やることリスト
a) 餅つきの思い出の文章に出てくる食べ物の名前を、登場する順にすべて挙げてください。
b) 餅つきの思い出の文章を、最後の文の後から書き継いでください。

抜粋した文章
そういえば、この冬は餅つきをしていない。夫が「妻の父の喪中ですので」と周囲に逃げを打ったのだ。

結婚してから毎年、餅つきをするのが年中行事だった。子供たちが小さい頃は、夫の兄弟も参加していたがそれもなくなり、ここ三十年近く夫と二人で親戚や兄弟に配るため、十臼以上の餅をついていた。

寒い霙降る中夫が杵をふるい、私がその合い取りをしていた。子供たちが餅を伸すのを手伝ってくれたけれど、寒さで体調を崩し大晦日に救急外来のお世話になったことがある。

それからも餅つき機を購入し、夫の実家の年中行事として続けられた。

昨年末三男と帰省の打ち合わせをしていたところ「雑煮たのしみ、うちの餅は違うから」と言うので餅つきをしないことを伝えると「楽しかったのに」と。

そうなのだ子供にとって餅つきは、楽しい年中行事だったのだ。

私が小さい頃、母の実家で餅つきをしたものだ。ばあちゃんの作った漉し餡は本当に美味しかった。きれいに丸められた餡子玉が規則正しく並べられていた、それを端からつまむのだった。

与えられたデータ
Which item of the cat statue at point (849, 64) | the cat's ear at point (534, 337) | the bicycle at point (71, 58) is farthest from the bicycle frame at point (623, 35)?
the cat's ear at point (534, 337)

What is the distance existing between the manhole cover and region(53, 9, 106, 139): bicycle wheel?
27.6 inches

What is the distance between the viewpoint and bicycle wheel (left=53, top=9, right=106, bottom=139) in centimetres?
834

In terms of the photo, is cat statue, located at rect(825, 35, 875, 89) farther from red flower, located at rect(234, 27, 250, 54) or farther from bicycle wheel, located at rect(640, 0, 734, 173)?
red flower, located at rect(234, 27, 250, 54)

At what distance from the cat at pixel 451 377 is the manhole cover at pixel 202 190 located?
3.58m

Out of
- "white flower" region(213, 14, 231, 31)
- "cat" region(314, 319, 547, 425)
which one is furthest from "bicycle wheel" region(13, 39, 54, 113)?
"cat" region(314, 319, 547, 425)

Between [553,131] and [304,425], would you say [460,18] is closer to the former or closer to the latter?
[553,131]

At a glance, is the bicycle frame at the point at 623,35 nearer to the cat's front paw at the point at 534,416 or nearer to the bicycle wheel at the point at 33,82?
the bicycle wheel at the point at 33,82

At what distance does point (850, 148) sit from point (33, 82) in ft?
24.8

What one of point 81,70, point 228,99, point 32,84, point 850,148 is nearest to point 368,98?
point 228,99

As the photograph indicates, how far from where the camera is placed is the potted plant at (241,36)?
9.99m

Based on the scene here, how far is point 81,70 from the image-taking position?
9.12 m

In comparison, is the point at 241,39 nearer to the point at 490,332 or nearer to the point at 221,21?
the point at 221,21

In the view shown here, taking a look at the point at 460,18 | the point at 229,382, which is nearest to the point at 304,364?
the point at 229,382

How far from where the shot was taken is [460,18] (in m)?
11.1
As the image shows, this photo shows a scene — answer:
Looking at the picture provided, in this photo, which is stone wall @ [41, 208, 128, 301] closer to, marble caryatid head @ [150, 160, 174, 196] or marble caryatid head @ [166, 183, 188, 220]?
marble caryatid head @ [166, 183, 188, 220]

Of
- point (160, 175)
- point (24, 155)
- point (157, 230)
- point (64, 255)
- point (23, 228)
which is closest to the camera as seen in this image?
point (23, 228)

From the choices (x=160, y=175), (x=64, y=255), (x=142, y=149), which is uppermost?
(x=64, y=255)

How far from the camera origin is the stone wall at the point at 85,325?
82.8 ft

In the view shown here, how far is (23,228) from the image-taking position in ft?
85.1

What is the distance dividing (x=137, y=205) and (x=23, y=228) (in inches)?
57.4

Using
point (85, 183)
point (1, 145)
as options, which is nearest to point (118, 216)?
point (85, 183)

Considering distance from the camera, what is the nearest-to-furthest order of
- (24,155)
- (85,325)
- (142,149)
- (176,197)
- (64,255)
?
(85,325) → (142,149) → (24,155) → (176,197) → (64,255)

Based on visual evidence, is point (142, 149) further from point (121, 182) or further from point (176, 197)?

各課題の解答
a) 餅、雑煮、漉し餡、餡子玉

b)
ばあちゃんの餡子玉は甘すぎず、上品な味で何個でも食べることが出来た。私が大好きなことを知っていたので、ばあちゃんが多めに作ってくれていたのだ。叱られることもなく、満足するだけ食べたものだ。

父や叔父が餅を搗き、最初の餅は鏡餅用に丸められたのだ。

それから草餅や豆餅等順々に搗いていった。搗きたての大福を頬張りながら、なんて楽しいのだろうと幸福だった。

餅つきは子供にとって、楽しい行事だった。

今年の暮れは餅つき機を出して餅を搗こう、私たち家族が食べる分だけ搗くのだ。